When it comes to the robust world of major cloud providers, this may not be a concern, but it should be considered.
Backups are an alternative to snapshots and are often the preferred data protection method for cloud providers.
Unlike snapshots, backups are usually an external service that “pulls” data from production and copies it to a backup repository. Backups can often utilise snapshots to provide faster performance and ensure application consistency, but ultimately they must move data from a source to a backup target.
Each of the major cloud providers offers a native backup service, but their capabilities differ hugely.
AWS provide tools to back up almost all services, while Microsoft can protect Azure virtual machines (VMs) and is currently previewing a service to protect Azure Files. There is no current service for Azure Blob object storage.
Google’s service seems much more limited, with capabilities to back up MySQL databases and some persistent disks.
AWS and Azure also provide a hybrid backup option with which you can protect your cloud and traditional on-premise workloads and consolidate all backup data to the same cloud-based repository.
If we have decided to protect our cloud-based data, we must then decide whether the cloud providers’ backups are up to the job.
To do this, we must fully define our data protection requirements. These can include recovery times, recovery points and retention periods, but also a decision on whether holding backups inside a cloud repository alongside production data is acceptable.

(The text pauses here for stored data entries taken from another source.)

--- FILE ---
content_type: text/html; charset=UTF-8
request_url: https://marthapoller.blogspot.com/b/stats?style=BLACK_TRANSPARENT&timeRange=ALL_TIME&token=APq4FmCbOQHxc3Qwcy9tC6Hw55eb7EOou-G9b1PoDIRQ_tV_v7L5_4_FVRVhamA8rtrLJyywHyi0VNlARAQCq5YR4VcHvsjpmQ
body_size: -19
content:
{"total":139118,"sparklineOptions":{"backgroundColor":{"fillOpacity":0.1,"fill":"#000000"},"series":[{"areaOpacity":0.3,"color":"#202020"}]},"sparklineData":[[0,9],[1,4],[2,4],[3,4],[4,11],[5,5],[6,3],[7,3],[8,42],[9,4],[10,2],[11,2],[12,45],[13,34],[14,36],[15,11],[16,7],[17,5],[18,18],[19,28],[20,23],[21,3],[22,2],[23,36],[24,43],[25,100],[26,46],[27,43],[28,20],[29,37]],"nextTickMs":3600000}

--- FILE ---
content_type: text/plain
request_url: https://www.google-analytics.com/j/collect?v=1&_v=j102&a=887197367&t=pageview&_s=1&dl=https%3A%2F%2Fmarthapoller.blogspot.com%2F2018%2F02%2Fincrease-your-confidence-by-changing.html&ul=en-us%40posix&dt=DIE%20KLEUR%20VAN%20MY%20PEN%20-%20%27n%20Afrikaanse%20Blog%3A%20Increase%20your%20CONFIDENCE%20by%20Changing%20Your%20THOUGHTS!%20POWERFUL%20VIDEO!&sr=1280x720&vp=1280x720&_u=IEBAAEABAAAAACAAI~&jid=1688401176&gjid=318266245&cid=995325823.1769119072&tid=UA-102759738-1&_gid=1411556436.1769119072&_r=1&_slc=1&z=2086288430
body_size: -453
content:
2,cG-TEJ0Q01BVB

The native backup tools are useful, but the main service providers also have a network of partners that integrate with their cloud offerings. These often extend traditional enterprise solutions to protect cloud-based data and services.
The use of third-party data protection tools is driven by the wider demands of your infrastructure.
If you run a hybrid datacentre and have services in multiple clouds, third-party options may offer a single platform that will protect workloads regardless of location and provide portability and the ability to restore from any location.
Although many native cloud tools are functional, they can lack some of the finesse of third-party – cloud-to-cloud – backup tools. Also, if you have already invested in an on-premise backup system, then the ability to extend this to the cloud can be attractive.
Perhaps the most appealing driver for third-party backups is the desire to keep backup data outside the cloud that holds production data. Backing up to an alternative cloud or your own datacentre may not only be desirable, but a non-negotiable requirement.
Selecting the right strategy and technology to protect your data in the cloud begins with understanding your data protection needs as well as the capabilities of the technology on offer. Without taking the time do this, the risk of an ineffective solution is significant.
It is also crucial to remember the shared responsibility model and realise that the data you have in the cloud is your data and your responsibility to protect.
Understanding these elements is crucial in making the right choices for cloud data protection.